Keyboard type (IBM, Chromebook, Windows, Apple):  Apple
Keyboard device name (try 'toshy-devices'): 'LAZYDESIGNERS Bolt'

These terminal commands may provide helpful info:

Problem observed:


not_win_type_rgx causes custom keyboard types to always be marked as windows if a Windows modmap is found before the custom type. Effectively rendering the keyboards_UserCustom_dct useless.

Additionally, the following check in isKbType :

        and "magic" in kb_dev_name
        and "keyboard" in kb_dev_name

Will not allow non-magic keyboards to be treated as an Apple keyboard. This should be removed and seems to be cruft left over from before the keyboard type lists were made.

RedBearAK commented 1 year ago

@squk

I know that's not a perfect check for the Magic Keyboards, but I've been having a lot of trouble with the regex stuff, as always. I put that in because the regex that should have been matching on the literal name was not working for that user.

If you're any good with regex maybe you can help troubleshoot that part of things. The auto keyboard type matching is one of the main goals I had when doing this, and it's pretty frustrating that I can't seem to get it working perfectly.

When I get the rest of it working I can remove the heavy-handed matching on 'magic' and 'keyboard', which I know was not a great solution. (But who is actually going to risk being sued by Apple for calling their keyboard "Magic" something?)

RedBearAK commented 1 year ago

@squk

Thanks to what you said I think I found one of the main problems, which was letting things "fall through" past the custom keyboard check even when there is a custom entry given for the device, in which case the correct action if there is no match to the keyboard type being tested for is to return False immediately and not let it get anywhere near the "defaulting to Windows" option. The custom check is supposed to be an override after all. But these checks must only happen when there is actually a value returned for the device name key retrieval attempt. Otherwise it would be False all the time. So I think I've got all that taken care of now.

This should work a heck of a lot better. Still not sure about the regex stuff though. And I also put back a check on "all keyboards" below that, before it allows the 'Windows' type to be true.

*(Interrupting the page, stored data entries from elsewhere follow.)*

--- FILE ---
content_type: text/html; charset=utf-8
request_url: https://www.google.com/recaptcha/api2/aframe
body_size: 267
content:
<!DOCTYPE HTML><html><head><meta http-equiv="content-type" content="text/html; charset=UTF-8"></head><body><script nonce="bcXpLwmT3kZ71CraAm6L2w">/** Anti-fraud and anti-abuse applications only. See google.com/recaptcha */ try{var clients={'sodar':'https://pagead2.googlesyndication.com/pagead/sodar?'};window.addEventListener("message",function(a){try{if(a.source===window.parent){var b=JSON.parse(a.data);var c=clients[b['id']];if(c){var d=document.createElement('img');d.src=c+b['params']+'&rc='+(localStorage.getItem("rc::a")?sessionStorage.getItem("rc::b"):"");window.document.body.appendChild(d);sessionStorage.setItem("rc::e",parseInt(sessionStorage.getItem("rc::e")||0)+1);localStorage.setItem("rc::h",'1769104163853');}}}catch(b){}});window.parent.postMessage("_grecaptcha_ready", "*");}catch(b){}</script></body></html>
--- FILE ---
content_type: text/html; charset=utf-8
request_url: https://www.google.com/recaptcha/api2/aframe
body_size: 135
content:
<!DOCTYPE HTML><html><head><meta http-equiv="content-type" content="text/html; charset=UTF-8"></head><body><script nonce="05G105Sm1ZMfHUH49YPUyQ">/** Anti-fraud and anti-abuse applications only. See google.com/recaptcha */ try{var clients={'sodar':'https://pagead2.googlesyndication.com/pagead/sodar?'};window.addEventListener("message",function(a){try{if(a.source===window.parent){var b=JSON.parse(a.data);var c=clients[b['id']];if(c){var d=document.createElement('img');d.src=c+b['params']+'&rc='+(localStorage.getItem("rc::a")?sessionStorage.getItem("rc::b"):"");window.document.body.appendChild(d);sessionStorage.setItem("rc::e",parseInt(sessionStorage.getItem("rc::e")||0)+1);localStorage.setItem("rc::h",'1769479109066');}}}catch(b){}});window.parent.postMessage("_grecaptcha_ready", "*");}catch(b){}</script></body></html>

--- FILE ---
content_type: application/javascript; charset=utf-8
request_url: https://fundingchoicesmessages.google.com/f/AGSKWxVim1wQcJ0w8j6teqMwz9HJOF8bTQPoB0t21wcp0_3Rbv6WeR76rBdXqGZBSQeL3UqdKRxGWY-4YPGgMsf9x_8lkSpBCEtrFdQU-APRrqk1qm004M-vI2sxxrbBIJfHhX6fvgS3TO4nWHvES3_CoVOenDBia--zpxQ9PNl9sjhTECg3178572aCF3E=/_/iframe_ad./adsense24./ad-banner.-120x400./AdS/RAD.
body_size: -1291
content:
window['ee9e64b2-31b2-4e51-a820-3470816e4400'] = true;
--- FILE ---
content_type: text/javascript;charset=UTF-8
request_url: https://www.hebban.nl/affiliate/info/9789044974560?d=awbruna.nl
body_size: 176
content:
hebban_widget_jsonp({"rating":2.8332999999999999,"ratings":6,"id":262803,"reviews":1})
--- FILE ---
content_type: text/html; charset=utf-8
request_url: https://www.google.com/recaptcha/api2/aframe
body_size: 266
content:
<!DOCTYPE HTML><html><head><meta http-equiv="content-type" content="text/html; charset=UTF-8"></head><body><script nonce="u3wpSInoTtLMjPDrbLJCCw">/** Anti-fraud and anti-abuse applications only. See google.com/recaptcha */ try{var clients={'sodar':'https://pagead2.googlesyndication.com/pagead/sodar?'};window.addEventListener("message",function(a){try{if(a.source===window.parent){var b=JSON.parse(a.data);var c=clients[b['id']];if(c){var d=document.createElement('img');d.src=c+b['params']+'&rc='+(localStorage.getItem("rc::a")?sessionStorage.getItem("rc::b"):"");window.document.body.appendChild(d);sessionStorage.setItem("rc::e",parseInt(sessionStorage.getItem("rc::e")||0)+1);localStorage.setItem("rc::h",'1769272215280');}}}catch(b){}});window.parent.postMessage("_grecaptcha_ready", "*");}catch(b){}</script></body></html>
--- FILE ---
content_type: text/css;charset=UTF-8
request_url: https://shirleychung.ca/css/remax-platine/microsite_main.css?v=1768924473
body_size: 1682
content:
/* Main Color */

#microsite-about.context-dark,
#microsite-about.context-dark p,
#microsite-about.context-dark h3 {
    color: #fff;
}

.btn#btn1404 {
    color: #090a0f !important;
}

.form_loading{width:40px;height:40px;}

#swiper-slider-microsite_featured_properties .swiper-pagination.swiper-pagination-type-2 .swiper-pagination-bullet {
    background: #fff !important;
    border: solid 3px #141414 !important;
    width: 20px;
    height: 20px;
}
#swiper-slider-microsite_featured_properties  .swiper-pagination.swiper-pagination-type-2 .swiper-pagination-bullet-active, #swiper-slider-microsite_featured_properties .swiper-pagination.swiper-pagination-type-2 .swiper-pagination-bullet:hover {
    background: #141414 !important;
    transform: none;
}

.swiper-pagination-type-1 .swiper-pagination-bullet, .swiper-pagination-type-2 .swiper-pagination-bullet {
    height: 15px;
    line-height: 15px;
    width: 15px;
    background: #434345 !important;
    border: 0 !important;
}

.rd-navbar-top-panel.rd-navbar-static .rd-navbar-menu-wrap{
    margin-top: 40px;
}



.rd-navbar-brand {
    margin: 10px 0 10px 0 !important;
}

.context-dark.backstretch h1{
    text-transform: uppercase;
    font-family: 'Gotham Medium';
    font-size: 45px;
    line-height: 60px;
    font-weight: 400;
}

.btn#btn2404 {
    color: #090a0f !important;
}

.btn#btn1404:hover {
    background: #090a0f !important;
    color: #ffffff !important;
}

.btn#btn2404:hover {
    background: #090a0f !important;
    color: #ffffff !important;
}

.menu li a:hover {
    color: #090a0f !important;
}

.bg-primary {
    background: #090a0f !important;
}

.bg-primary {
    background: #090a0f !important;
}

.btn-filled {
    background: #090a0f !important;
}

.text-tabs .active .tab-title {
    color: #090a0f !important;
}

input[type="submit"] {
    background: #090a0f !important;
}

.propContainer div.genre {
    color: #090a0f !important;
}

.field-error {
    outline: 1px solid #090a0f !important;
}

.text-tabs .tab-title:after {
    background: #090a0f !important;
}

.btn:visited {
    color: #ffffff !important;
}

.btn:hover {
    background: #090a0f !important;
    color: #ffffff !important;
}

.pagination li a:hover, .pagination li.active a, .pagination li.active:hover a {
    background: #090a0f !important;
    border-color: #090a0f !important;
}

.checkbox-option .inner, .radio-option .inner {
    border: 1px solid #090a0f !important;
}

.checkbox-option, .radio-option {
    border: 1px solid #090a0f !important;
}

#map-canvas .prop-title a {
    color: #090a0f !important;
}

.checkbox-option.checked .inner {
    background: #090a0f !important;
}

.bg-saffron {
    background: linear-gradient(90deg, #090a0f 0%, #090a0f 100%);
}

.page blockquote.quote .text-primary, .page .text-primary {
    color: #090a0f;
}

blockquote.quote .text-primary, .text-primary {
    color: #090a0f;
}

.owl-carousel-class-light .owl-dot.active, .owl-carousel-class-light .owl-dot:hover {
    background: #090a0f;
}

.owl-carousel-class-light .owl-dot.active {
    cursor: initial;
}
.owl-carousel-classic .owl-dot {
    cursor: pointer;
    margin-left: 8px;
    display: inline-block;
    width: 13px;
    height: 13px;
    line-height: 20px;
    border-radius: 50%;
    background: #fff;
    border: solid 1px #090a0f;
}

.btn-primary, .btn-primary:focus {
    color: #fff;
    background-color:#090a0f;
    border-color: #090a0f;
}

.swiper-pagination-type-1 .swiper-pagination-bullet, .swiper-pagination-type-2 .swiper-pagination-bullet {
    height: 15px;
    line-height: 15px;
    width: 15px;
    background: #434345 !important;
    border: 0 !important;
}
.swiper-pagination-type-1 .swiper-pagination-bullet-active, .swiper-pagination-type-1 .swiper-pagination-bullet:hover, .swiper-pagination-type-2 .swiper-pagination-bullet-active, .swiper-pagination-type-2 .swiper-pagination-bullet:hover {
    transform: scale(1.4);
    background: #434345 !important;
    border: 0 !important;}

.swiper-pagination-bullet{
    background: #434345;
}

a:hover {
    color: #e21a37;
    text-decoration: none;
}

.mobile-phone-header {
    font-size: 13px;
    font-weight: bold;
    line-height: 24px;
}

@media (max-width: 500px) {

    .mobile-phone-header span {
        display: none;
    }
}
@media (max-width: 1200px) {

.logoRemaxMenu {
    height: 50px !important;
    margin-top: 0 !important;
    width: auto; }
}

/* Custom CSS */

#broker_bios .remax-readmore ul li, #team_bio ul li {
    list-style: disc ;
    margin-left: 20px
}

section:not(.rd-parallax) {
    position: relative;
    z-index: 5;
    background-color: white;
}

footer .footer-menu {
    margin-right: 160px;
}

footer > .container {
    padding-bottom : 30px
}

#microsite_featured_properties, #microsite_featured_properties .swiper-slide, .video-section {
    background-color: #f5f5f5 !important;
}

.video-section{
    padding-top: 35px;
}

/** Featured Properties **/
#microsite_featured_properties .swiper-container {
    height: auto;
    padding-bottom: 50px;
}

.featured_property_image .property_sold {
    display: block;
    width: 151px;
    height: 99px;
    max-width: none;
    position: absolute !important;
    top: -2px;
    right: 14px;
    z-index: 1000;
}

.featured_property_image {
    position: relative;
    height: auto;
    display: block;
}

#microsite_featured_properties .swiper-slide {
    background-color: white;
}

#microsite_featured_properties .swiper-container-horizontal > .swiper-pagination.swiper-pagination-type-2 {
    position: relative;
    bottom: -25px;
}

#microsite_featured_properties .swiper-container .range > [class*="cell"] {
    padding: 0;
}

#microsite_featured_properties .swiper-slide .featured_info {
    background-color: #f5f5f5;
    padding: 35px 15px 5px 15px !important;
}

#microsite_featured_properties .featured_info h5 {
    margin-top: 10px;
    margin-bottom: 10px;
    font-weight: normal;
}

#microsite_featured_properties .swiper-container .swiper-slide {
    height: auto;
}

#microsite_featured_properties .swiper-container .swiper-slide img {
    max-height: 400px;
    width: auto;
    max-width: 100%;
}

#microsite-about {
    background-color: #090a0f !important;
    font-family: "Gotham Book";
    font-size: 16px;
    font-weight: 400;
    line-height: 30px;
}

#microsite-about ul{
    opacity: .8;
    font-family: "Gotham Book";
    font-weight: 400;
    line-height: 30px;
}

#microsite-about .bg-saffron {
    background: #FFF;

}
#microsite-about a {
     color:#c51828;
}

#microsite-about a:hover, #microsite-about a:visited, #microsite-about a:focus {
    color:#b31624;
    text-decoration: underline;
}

But the function is still very imperfect and I'm not that happy with it.

    def _isKBtype(ctx: KeyContext):
        logging_enabled = True
        kb_dev_name = ctx.device_name.casefold()

        custom_kbtype = str(kbds_UserCustom_lower_dct.get(kb_dev_name, '')).casefold()
        # check for type match/mismatch only if custom type is truthy
        if custom_kbtype and custom_kbtype == kbtype_cf:
            if logging_enabled:
                debug(f"KB_TYPE: '{kbtype}' | Type override given for device: '{ctx.device_name}'")
            return True
        elif custom_kbtype and custom_kbtype != kbtype_cf:
            return False

I've committed this change to the dev_alpha branch, so if you feel like testing it you can switch to that branch on the main page, download the zip and run the new version of the installer. Which should not damage any customizations you may have between the "marks" in your existing config file. 🤞🏽 That's been working in testing for a couple of days at least, and is already in main.

RedBearAK commented 1 year ago

Updates to the keyboard type function are integrated in main at this point.

RedBearAK commented 1 year ago

This should be resolved at this point.